Drew Eckhardt (drew@poohsticks.org)
Sat, 13 Jul 1996 12:50:37 -0600


In message <31E6A66C.7B19E3F3@amazon.com>, eb@amazon.com writes:
>We have an application here that uses lots of files in a single
>directory. At the time it was set up, it didn't seem to be a problem.
>However, due to Amazon.com's 30 percent per month growth rate, this is
>now getting to be a serious problem due to the time (and kernel lockup)
>required for linear searching of directories.

1. Any reasonable unix implementation (this includes Linux with the
ext2fs) uses a name-to-inode translation cache, so sequential
directory lookups within the kernel are usually avoided.
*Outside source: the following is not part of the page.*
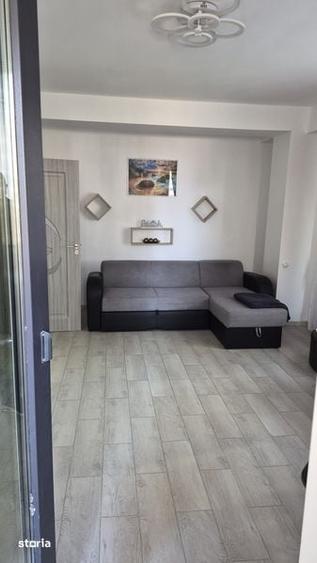 Apartament cu 2 camere decomandat în Nord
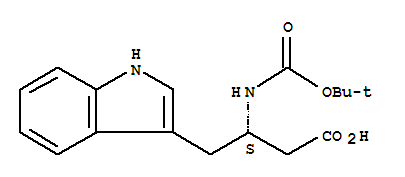 Boc-β-高色氨酸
2. In some cases (for example, within a news reader) it may be
desireable for implementation or user interface purposes (ie,
having a directory layout which mirrors the newsgroup hierchy
is quite intuitive, and opting for one or more directories of
files facilitates incremental updates using standard tools like
ftp).

If you're going to do this, you need to be aware that the standard
POSIX interface to directories (opendir()/readdir()/closedir())
only provides for sequential access to an unsorted set of entries,
and that lookups using this interface are going to be O(n).

>(By the way, this
>application is currently running on Suns, not on Linux, but moving it to
>Linux is an option we are considering.) The "right" solution to this
>problem is to reimplement our application using a "real" database,

Not necessarily.

>but it is possible that it could be solved simply by using a file system
>that uses some kind of hashing for name lookup!
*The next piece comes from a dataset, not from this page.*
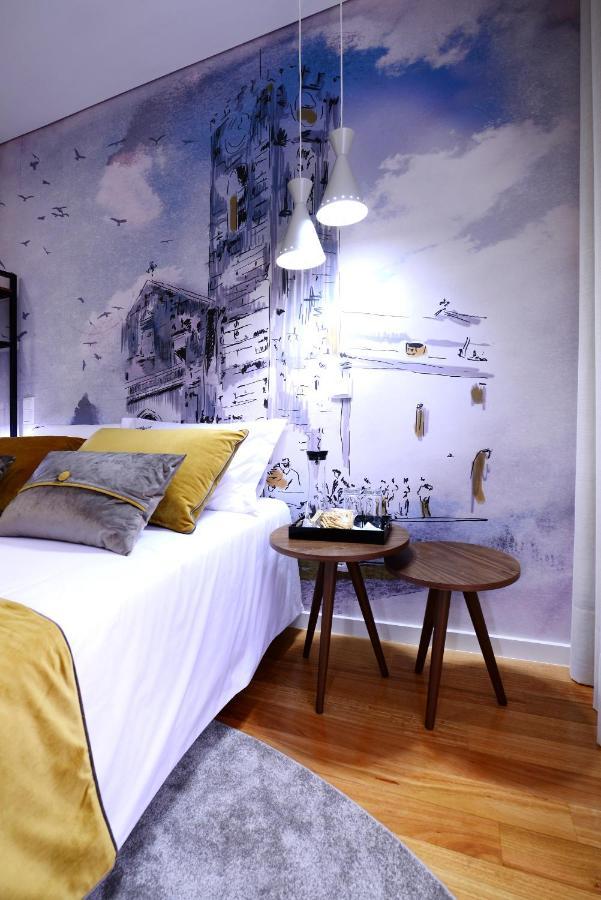 Vila De Ponte Guest House Ponte de Lima Εξωτερικό φωτογραφία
There may be user-land software issues as well.

>or any other approach that you can suggest?

If the performance problem is access to the directory entries rather
than opening files, you want to create a higher level abstraction than
POSIX offers that uses some form of caching. In the fast, robust, and
clean implementation (owned by my employer, so don't ask for code) I
did, I used a sorted array of entries, with updates (read the entire
directory, and apply qsort()) when a read request could not be satisified
and mtime on the directory was >= the last cache update time (mtime
has a one-second granularity and is not purely monotonic).